However, in the growing tradition of these troubled times, the sermon starts with a picture, or in today’s case, two. At the head of the piece there are two photos of a basket of palm crosses, one on the altar, the other in the porch. These are the palms we had prepared for today’s service: they have been blessed, and will be kept in church until the day we are allowed back in. The first thing you will receive on that glorious day will be your palm cross. Junior Church will make their own palm crosses together as they meet virtually across the ether this morning. There are instructions on the website for making your own palm cross, if you can’t join the children in their session. We will do what we can to mark this extraordinary day in our calendar and look forward to the day when we can bring it all together, in church.
The events of Palm Sunday do not happen on a whim. This is a very carefully choreographed piece of political and Messianic theatre. The number of nods and winks that conspire together to drive the scene is remarkable. Jesus and his disciples have been preparing for this moment for a long time. In a deliberate public act of fulfilment of prophecy, Jesus claims his title as King and Messiah, and rides into his capital city to claim his rightful place. He does not head for the seat of government, however, but to the Temple, for that is where his kingdom will be proclaimed. He is a king who comes in humility, not in might. He is a king who is celebrated by pilgrims from around the land of Israel, not by the political elite. He is a king who unites throne and altar in one person, bringing together the two distinct lines of Melchizedek and David in himself. But his throne will be a cross, and his altar will be a table with broken bread and poured-out wine.
This deliberate act of confrontation and self-declaration sets the stage for the events of the coming week. Arguments will rage in the Temple precincts between Jesus and the Sadducees, Jesus and the Pharisees, and eventually between Jesus and the Sanhedrin, the rule council of the Jewish nation. Plots will be hatched, traitors will be bribed, dark forces summoned to do away with this king. While that goes on, Jesus will teach his disciples about the radical nature of their God, who provides equally for all who labour, whether all day or just one hour. Jesus will call his disciples to be ready, as bridesmaids with flasks of oil, in case the bridegroom is delayed. And Jesus will call his disciples to one last celebration of the liberation of Israel from Egypt, as he recasts Passover into the Eucharist. Everything is being turned on its head, and Jesus is orchestrating every move.

+--

• Set exercise 1
Duplicate everything in the Palm Sunday sermon from "This deliberate act" down to "orchestrating every move.".
• Set exercise 2
Go on with the Palm Sunday sermon, starting right after its final sentence.
The listing that comes next is separate material, unrelated to the Palm Sunday sermon.

• Given records
+--

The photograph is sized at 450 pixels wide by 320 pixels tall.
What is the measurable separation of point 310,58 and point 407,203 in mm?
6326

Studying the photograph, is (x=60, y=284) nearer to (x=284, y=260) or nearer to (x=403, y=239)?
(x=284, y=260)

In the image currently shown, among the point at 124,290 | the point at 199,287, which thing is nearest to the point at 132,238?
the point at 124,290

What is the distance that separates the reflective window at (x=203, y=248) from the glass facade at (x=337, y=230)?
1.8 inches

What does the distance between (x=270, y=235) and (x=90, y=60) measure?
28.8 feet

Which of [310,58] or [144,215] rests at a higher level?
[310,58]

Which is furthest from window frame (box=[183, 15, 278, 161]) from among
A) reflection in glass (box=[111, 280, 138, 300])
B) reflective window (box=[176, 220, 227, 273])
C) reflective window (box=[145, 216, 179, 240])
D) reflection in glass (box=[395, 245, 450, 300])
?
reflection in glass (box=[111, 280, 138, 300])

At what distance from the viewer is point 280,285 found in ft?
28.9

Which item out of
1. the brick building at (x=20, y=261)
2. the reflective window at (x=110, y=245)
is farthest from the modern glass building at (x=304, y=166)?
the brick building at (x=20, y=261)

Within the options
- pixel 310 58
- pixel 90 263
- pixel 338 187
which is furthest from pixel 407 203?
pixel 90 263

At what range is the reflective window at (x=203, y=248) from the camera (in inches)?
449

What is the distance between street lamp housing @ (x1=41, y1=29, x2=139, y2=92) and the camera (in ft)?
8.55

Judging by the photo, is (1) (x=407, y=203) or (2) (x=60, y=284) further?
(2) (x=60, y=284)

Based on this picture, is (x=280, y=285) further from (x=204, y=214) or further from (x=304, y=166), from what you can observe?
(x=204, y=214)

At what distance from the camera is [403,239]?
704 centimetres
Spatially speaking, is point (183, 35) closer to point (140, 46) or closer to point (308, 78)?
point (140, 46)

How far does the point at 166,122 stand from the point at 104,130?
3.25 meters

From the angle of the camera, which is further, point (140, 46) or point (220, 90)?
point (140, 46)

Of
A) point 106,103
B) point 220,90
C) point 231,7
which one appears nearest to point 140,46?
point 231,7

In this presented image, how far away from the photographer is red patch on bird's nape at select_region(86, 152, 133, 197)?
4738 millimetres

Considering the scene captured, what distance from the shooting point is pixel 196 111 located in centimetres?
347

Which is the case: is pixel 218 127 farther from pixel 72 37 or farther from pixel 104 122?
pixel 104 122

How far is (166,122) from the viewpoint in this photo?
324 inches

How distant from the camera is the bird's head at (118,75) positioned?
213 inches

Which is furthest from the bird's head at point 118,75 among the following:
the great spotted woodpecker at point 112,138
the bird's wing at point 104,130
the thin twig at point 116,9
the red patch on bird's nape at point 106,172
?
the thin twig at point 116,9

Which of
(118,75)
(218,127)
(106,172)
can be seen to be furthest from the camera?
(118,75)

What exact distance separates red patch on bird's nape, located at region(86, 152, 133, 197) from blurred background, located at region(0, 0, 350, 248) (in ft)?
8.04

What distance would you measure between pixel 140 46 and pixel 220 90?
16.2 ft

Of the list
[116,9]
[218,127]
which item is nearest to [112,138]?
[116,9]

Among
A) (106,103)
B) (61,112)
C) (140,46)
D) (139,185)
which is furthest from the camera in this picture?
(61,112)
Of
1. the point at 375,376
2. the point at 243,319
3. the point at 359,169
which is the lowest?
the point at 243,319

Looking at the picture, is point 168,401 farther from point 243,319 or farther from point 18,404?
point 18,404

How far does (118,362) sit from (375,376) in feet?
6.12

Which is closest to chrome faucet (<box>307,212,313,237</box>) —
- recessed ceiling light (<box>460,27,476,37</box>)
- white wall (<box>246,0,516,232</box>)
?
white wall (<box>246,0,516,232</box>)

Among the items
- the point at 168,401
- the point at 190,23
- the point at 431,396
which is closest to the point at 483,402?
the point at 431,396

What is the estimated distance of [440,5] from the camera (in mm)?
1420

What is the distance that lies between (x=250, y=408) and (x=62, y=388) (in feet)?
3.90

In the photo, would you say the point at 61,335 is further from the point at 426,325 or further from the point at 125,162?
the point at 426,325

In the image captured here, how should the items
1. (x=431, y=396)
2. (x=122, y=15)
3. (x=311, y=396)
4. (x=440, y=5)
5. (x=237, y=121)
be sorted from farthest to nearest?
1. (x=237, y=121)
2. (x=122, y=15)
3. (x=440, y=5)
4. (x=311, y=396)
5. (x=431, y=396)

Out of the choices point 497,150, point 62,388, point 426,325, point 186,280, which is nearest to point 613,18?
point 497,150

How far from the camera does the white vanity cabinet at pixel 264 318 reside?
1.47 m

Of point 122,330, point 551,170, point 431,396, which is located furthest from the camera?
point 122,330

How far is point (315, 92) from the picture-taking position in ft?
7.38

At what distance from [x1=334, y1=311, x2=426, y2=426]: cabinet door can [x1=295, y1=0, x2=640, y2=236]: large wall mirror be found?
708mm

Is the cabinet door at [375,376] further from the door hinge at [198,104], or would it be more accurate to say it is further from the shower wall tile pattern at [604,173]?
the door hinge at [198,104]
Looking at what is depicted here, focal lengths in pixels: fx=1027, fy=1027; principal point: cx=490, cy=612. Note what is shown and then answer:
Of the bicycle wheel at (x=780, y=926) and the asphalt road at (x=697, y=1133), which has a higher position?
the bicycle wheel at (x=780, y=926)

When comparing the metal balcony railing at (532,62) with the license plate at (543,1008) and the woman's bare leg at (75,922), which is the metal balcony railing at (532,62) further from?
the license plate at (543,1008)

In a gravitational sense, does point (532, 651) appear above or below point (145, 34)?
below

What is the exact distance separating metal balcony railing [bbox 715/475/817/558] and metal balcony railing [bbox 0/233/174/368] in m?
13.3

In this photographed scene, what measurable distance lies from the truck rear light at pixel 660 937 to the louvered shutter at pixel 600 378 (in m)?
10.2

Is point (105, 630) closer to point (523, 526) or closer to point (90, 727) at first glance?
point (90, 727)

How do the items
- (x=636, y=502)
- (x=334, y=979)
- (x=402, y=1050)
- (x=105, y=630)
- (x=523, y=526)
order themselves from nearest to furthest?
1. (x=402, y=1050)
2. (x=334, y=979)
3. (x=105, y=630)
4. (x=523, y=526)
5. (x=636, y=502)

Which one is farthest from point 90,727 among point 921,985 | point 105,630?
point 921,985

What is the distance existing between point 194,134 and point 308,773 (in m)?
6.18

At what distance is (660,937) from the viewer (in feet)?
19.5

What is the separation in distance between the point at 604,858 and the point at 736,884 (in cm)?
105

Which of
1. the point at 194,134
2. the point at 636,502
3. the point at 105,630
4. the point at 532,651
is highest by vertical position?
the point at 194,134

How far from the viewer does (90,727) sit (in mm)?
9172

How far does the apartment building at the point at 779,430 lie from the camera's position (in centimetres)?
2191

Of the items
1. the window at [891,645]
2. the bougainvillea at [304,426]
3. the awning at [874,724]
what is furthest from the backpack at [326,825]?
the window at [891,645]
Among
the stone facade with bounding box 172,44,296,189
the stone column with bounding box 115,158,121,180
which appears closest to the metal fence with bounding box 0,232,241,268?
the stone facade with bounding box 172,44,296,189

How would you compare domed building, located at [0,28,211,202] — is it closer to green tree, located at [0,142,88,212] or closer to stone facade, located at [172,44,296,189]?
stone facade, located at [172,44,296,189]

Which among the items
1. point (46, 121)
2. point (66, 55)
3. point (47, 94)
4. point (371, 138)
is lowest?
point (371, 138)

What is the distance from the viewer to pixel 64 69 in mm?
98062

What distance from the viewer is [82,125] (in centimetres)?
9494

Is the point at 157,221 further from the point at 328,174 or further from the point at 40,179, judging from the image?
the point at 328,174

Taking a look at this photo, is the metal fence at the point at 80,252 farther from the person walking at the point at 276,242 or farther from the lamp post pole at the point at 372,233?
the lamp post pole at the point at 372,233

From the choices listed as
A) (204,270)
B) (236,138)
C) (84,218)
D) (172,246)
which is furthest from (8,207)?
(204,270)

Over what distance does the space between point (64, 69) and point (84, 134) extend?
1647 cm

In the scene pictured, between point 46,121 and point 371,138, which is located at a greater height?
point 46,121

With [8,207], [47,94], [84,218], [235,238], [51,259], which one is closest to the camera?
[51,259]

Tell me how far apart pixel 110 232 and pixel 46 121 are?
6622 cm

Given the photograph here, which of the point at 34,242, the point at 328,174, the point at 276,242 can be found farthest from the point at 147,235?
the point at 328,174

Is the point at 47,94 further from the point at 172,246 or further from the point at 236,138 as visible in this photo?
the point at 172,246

+--

• Task response 1
This deliberate act of confrontation and self-declaration sets the stage for the events of the coming week. Arguments will rage in the Temple precincts between Jesus and the Sadducees, Jesus and the Pharisees, and eventually between Jesus and the Sanhedrin, the rule council of the Jewish nation. Plots will be hatched, traitors will be bribed, dark forces summoned to do away with this king. While that goes on, Jesus will teach his disciples about the radical nature of their God, who provides equally for all who labour, whether all day or just one hour. Jesus will call his disciples to be ready, as bridesmaids with flasks of oil, in case the bridegroom is delayed. And Jesus will call his disciples to one last celebration of the liberation of Israel from Egypt, as he recasts Passover into the Eucharist. Everything is being turned on its head, and Jesus is orchestrating every move.

• Task response 2
How does this sit with the image of Jesus as a king, “humble and mounted on a donkey”. Surely humble kings do not draw attention to themselves, nor parade in public, seeking confrontation. But this king does. The humility of Christ is not a self-effacing humility. It is divine love, visible in a human being. This humility is God in human form. Christ could have revealed himself in glory, as he did to three of his disciples on the mount of Transfiguration, but he does not do that here. He would have wowed the crowds, but that is not his approach as he enters Jerusalem. Instead, the crowds and the religious leaders see Jesus the man, fulfilling Scripture, speaking the truth with grace and clarity, challenging Israel to its very soul.
We are called to follow in the footsteps of this humble king. We are called to show our utter humanity, redeemed by divine love. We do this today by staying at home and by observing social distancing on our sole foray outside. We cannot claim to ourselves any particular grace as Christians that differentiates us from the rest of the world. We are just as human as everyone else, and for that reason our church buildings are closed. But we are still in the world, we can still communicate with others, we can still bear other people’s burdens, we can care, wherever we are. Christ, the humble king, can shine through our words and deeds even in lockdown. Our home-made palm crosses will spur us to love, as Christ loved us. Our home-made worship will lead us to pray for our stricken world. Our home-made community of grace will enable us to persevere, whatever the outcome.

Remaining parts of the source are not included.